Não reparamos que fazemos o mesmo. Ficamos presos desde de pequenos em escolas que ensinam a serem robôs e não a pensar, sob ação dia e noite de mídias que não nos deixam ver o mundo como ele é, e não desfrutamos da realidade.
Perguntas simples podem mudar o destino do mundo, mas por que o medo de se fazer tais perguntas? Muitos tem medo de ser diferente numa sociedade tão igual, tão padronizada, onde tudo é classificado: emo/rockeiro/punk, hetero/homo/bi, negro/calcasiano...
Para que classificar? Para ficar mais fácil julgar os outros sem conhecelos?
Para que um professor ensina a matéria para 60 pessoas da mesma forma?

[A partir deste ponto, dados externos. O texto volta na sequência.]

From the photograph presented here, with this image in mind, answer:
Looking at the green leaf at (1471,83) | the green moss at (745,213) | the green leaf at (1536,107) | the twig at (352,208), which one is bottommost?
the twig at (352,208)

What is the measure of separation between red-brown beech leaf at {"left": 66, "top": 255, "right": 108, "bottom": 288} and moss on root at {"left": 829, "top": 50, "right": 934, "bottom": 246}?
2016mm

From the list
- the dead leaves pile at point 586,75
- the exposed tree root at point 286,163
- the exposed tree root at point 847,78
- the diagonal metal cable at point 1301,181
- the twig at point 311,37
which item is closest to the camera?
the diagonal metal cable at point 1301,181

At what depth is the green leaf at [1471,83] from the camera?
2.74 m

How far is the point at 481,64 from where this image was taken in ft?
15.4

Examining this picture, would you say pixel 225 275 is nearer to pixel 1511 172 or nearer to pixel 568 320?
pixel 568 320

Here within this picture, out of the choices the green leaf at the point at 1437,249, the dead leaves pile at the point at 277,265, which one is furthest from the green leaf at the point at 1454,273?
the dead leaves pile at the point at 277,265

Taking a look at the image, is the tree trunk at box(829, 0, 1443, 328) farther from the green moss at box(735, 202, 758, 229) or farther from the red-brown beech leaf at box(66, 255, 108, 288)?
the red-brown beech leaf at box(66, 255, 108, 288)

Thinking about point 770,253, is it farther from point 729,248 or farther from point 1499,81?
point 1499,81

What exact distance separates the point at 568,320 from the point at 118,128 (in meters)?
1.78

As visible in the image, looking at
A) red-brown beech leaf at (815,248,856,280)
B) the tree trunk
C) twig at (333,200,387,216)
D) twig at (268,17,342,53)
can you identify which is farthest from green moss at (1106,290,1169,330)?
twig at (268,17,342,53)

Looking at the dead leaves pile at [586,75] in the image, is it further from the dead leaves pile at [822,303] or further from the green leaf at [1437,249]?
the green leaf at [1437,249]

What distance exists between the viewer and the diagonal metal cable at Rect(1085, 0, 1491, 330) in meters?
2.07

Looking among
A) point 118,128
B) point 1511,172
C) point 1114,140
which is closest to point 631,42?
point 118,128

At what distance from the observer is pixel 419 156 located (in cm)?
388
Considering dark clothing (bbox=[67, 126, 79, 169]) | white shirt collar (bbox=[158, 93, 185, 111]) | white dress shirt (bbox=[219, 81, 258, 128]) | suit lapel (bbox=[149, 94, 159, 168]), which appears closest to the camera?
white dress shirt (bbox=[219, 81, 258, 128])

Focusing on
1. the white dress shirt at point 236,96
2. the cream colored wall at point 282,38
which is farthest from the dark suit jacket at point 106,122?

Para ficar mais fácil na hora de fazer a prova, mesmo alguns não tendo entendido?
Para que aceitamos tudo e não questionamos? Para a vida ficar mais fácil e não termos que pensar muito?
A vida se esvai, o mundo se destrói, e o medo de mudar, ser diferente, saber pensar, corroe a alma humana aos poucos até não sobrar mais nada além de corpos vazios que perambulam pelo mundo, mandam na sociedade, ensinam, governam, trabalham.